Через пять минут вопрос об увольнении Пашки на двое суток был решен положительно.
— По телефону? — не поверил Петр Иванович. — Баба — командир? Сколько же ей лет?
— Двадцать три.
Петр Иванович помотал головой, как мотал всегда, стряхивая похмелье. Но ни хмеля, ни похмелья не было, голова была ясной. Климат такой, курортный…
8
Воскресенье — рабочий день. Встали рано: Мишке в университет, Алке в больницу, Мири — в школу; Васин с Пашкой — на автовокзал. А дальше на Кинерет, то бишь на Тивериадское озеро. Куда Иордан впадает и откуда вытекает и течет дальше до самого Мертвого моря. И где Иисус Христос.
Утренние сборы шли споро, пока вдруг Пашка не забился в истерике. На этот раз, похоже, всерьез.
— Мама! — вопил он сиплым басом. — Подумай, мама! Твой сын Павел будет мучиться в военной тюрьме!..
Мири спрятала куда–то рожок с патронами от Пашкиной М–16. Это Пашка обнаружил, когда прятал винтовку подальше на время поездки.
— Прекрати, Павел! — Алка топнула ногой. — Мири, где патроны?
Мири молча собирала ранец.
— Мири, зачем ты это сделала?
Вместо ответа Мири по–прежнему молча принесла свинью–копилку. Донышко у нее было аккуратно выбито.
— Я не дам Пашке патроны. Пусть он идет лежать в военную турму. Ты будешь отдыхать два года. Папа будет отдыхать два года. Я буду отдыхать два года. И Васин будет отдыхать.
— Миша, — простонала Алка, — не пускай ее в школу! Накапай мне кордиамин. Пашка, сейчас же верни деньги!
— Нет, мама, — твердо сказал Пашка. — эти деньги мне нужны более. Ей их не надо. Сейчас я деньги не имею.
Мишка накапал жене лекарство. И встал на страже у двери.
— Что будем делать, сволочи? — проникновенно спросила Алка.
— Я иду в свою школу, — предложила Мири, — Пашка идет с Васиным смотреть дом. Потом Пашка идет лежать в военную турму. Два года.
Пашка рыдал, но за деньгами, гад, не шел.

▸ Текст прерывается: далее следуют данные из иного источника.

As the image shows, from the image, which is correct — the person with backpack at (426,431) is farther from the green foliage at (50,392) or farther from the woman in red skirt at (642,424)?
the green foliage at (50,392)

— Пашка, не доводи мать, — не выдержал Петр Иванович. — Отдай бабки. Не отдашь, ей–Богу врежу. Непосредственно.
Пашка взвился. От такой несправедливости у него даже слезы высохли.
— Васин! — вскричал он. — Скажи мне, Васин. Я ношу тебе холодное биру на крышу? Соленые чипсы, горячий картофель и матрас с сигаретами? Я хочу сегодня носить для тебя тяжелые чемоданы. Я прошу тебя, Васин, не ходи в мою личную жизнь!..
— Черт вас разберет… — Петр Иванович махнул рукой И побрел на кухню.
— Алка, — робко подал голос Мишка, — опоздаю, у меня сегодня кафедра.
— Мири, — тихо сказала Алка, — я могу умереть. Я не шучу. У меня нет больше сил вас разнимать.
Мири, демонстративно не слушая ее, окликнула Петра Ивановича:
— Васин! Я уезжаю с тобой в Москву. Я решиля, — и, обернувшись к матери, сообщила: — Патроны в помойке.
Пашка вывалил помойное ведро на каменный пол кухни: масло от шпрот, остатки соуса, окурки, недопитый йогурт.,. С урчанием он извлек из общей пакости магазин с патронами и, подвывая от счастья, стал бережно омывать его над раковиной.
— Ты забыл отдать сестре деньги, — Алка отобрала у него рожок, вытерла его вафельным полотенцем и машинально сунула в сушилку с тарелками. — Деньги верни.
Пашка побрел к себе в комнату. Мири спокойно с ранцем за плечами ждала, когда он принесет награбленное, пересчитала деньги, открыла дверь и уже с лестничной клетки влепила Пашке ногой поддых. Пашка с воплем свалился на пол.
Петр Иванович, хотя и сидел перед открытым чемоданом, в зеркале углядел финал. И даже головой покачал.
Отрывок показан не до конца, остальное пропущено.